Supplied information:
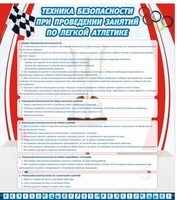 Стенд "Техника безопасности занятий по легкой атлетике" - fgospostavki.ru - Домодедово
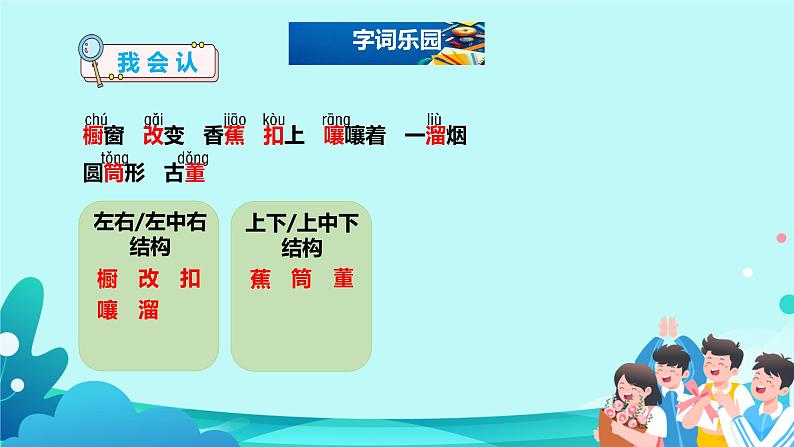 26.《方帽子店》课件(PPT)第4页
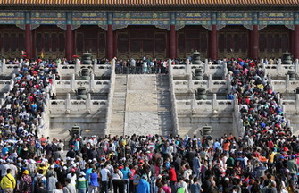 Palace Museum to offer discounted tickets from mid-September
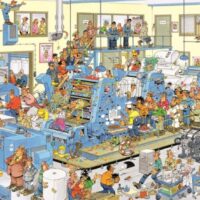 JVH: The Printing Office (3000 bita) - Image 2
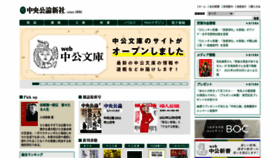 What Chuko.co.jp website looked like in 2021 (2 years ago)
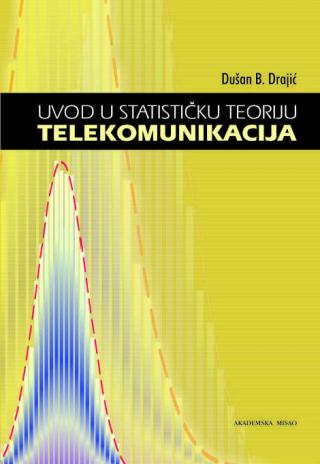 uvod u statističku teoriju telekomunikacija 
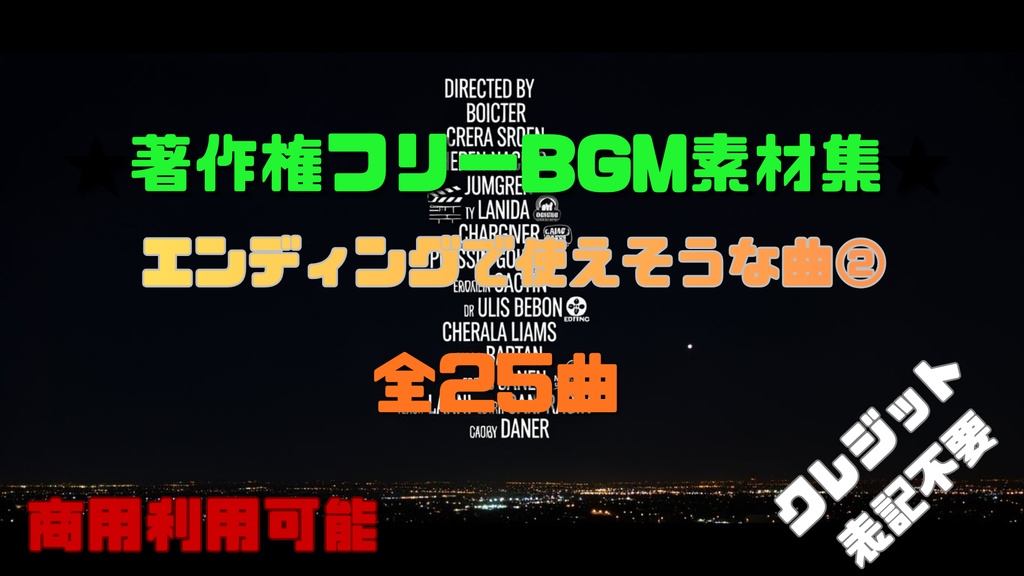 【商用利用OK】エンディングで使えそうなBGM素材集25曲②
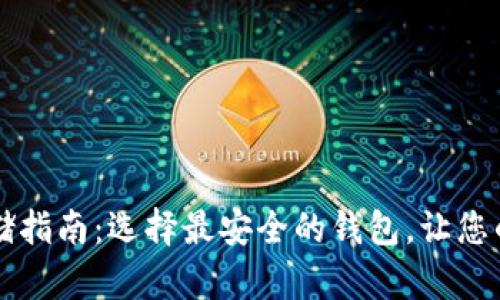 以太坊安全存储指南：选择最安全的钱包，让您的资产无忧无虑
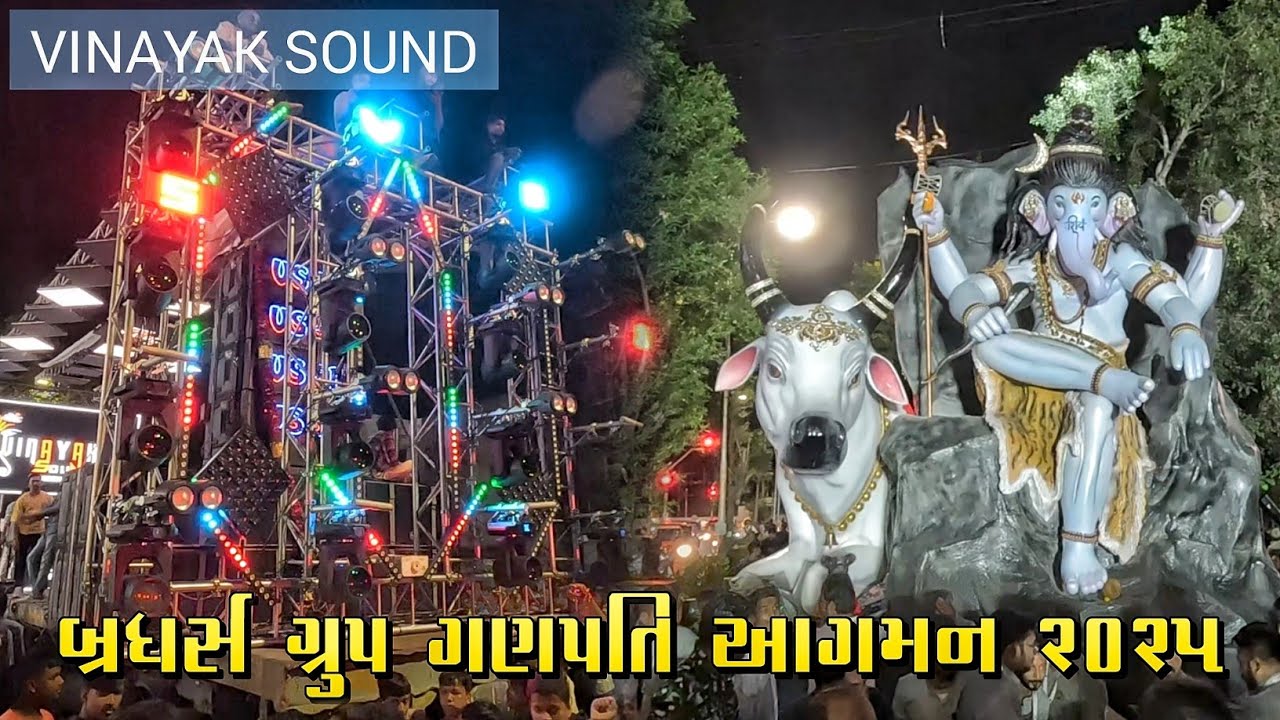 Brothers Group Biggest Ganpati Aagman 2025 In Vadodara || Vinayak Sound || #Ganpatibappamoriya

Problem details:
For every entry above, write it out exactly and remove any image.

Written reply:
 Стенд "Техника безопасности занятий по легкой атлетике" - fgospostavki.ru - Домодедово
 26.《方帽子店》课件(PPT)第4页
 Palace Museum to offer discounted tickets from mid-September
 JVH: The Printing Office (3000 bita) - Image 2
 What Chuko.co.jp website looked like in 2021 (2 years ago)
 uvod u statističku teoriju telekomunikacija 
 【商用利用OK】エンディングで使えそうなBGM素材集25曲②
 以太坊安全存储指南：选择最安全的钱包，让您的资产无忧无虑
 Brothers Group Biggest Ganpati Aagman 2025 In Vadodara || Vinayak Sound || #Ganpatibappamoriya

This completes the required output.